After going through the Art Education program’s 40-hour and 80-hour student teaching placements, designed to expose students to a variety of classroom settings, Bowyer still felt called to work at the elementary level.
“Art can be such a confidence booster for kids. They may struggle in other subjects but really find their voice in art,” she says. “And there are so many important things that can come up through their work; they may not know how to talk about something but they can express it through art.”
(above): a lesson plan Bowoyer created to help second graders use active art making to explore the concept of celebrations through a global, multicultural lens; (below): a bulletin board Bowyer created to help foster a sense of curiosity and exploration in her students (images courtesy of Ashleigh Bowyer)
As she grew her confidence and experience in the classroom, Bowyer was also doing the same outside of it. Throughout her time at KCAD, she was heavily involved with the Kendall Art Education Student Association, serving first as co-vice president, then as president. Getting involved at KCAD helped propel her to make connections in her field at the state and national levels, where she attended and presented at numerous Michigan Art Education Association (MAEA) and NAEA conferences. She also served as a preservice representative to the MAEA State Council.
“All of the connections I made were so valuable, and I wouldn’t be in this position if it weren’t for that solid community right there at KCAD,” Bowyer says. “You’re exposed to what other people are doing not just in your own state but in others. You see how people do things differently and you learn from that. Curricular content always has to evolve, so having others to share ideas with is huge, especially as a new teacher.”

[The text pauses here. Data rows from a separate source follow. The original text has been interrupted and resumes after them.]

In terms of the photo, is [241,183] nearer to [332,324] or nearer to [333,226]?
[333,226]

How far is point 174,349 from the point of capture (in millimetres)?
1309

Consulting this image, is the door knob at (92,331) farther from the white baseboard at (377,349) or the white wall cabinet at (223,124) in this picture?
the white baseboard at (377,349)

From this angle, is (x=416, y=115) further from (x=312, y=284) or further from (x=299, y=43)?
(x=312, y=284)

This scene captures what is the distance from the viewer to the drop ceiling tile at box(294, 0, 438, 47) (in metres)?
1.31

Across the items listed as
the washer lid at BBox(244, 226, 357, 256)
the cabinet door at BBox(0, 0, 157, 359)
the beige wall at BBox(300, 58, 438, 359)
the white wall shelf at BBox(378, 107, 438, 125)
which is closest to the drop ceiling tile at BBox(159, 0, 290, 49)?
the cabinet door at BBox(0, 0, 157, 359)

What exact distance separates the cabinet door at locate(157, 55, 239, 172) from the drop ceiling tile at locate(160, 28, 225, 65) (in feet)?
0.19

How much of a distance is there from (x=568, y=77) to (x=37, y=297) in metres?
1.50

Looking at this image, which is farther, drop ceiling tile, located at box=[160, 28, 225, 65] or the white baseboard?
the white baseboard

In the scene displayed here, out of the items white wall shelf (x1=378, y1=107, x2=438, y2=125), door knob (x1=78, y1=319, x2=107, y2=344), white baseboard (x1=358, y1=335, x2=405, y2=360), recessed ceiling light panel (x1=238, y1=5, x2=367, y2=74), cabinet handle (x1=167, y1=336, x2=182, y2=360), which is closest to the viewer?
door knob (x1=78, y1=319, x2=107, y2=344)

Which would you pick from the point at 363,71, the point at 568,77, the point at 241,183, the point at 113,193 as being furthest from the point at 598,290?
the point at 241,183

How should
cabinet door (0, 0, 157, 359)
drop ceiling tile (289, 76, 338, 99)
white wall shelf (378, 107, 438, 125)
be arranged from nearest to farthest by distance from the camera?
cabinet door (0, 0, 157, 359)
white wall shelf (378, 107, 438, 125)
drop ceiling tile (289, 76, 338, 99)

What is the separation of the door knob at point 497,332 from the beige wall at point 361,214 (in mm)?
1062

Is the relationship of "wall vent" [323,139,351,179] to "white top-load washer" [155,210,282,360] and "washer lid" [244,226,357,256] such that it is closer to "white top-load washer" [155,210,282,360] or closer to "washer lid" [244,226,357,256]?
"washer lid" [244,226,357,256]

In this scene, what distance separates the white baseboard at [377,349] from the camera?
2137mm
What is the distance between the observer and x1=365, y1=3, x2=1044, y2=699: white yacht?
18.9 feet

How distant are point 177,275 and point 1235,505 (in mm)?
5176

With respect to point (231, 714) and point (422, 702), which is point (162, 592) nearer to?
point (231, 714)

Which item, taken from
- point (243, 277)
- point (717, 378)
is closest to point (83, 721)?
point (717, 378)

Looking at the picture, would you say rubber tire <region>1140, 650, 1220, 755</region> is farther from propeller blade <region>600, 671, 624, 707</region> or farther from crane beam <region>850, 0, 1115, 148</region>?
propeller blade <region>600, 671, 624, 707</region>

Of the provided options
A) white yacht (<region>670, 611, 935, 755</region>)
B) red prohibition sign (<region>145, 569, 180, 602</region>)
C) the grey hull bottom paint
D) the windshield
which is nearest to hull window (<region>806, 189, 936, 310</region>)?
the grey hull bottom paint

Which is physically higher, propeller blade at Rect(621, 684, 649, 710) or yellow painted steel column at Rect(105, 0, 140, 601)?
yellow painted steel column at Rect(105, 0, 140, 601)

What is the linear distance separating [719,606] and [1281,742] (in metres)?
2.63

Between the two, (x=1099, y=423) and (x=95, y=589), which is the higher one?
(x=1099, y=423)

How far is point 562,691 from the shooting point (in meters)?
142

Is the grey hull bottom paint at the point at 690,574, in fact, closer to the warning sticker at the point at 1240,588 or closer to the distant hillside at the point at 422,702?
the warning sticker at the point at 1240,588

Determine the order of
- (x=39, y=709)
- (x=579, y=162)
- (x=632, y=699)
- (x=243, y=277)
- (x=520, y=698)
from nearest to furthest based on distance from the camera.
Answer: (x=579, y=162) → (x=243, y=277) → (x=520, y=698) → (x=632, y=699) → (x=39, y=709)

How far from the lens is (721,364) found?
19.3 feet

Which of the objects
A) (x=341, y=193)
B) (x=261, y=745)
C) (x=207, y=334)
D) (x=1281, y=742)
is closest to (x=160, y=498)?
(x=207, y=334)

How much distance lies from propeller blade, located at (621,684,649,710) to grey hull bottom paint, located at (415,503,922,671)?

Bowyer’s passion for human connection and penchant for leadership have shined through in her work outside of art education as well. She participated on the Urban Institute for Contemporary Arts (UICA) ArtWorks advisory board, helping to guide a program that supports urban students in creating murals throughout Grand Rapids. She was a part of Raise Your Voice, a group that gives presentations about the harm of drugs and alcohol to middle schoolers. She’s coached Little League softball teams, volunteered at Harbor House—a home for adults with special needs—and started a book drive for patients at Helen Devos Children’s Hospital.
“Ashleigh is a warm and unassuming person who is a powerhouse leader,” says KCAD Art Education Program Chair Dr. Cindy Todd. “Her growth mindset and positivity make her classroom a wonderful place to be. She is a person of great integrity and insight who you know you can be depended upon to exceed all expectations.”
Now, after graduating from KCAD—and earning the Art Education program’s 2022 Excellence Award in the process—Bowyer turns her focus to her budding career, which she’ll begin as an elementary art teacher at Walled Lake Consolidated Schools in Walled Lake, Mich.
“Ashleigh has been an outstanding student teacher, and she will be a great asset to students, faculty, and staff at Walled Lake, says Dr. Todd. “I expect her to make KCAD very proud with the great things she will accomplish in what is sure to be a fantastic career as a teacher.”
And while she’s thrilled to begin her career on such a high note of national recognition, Bowyer has never been one to rest on her laurels.
“It’s a stepping stone,” she says. “Now that I’ve done this, it feels like I can do so much more.”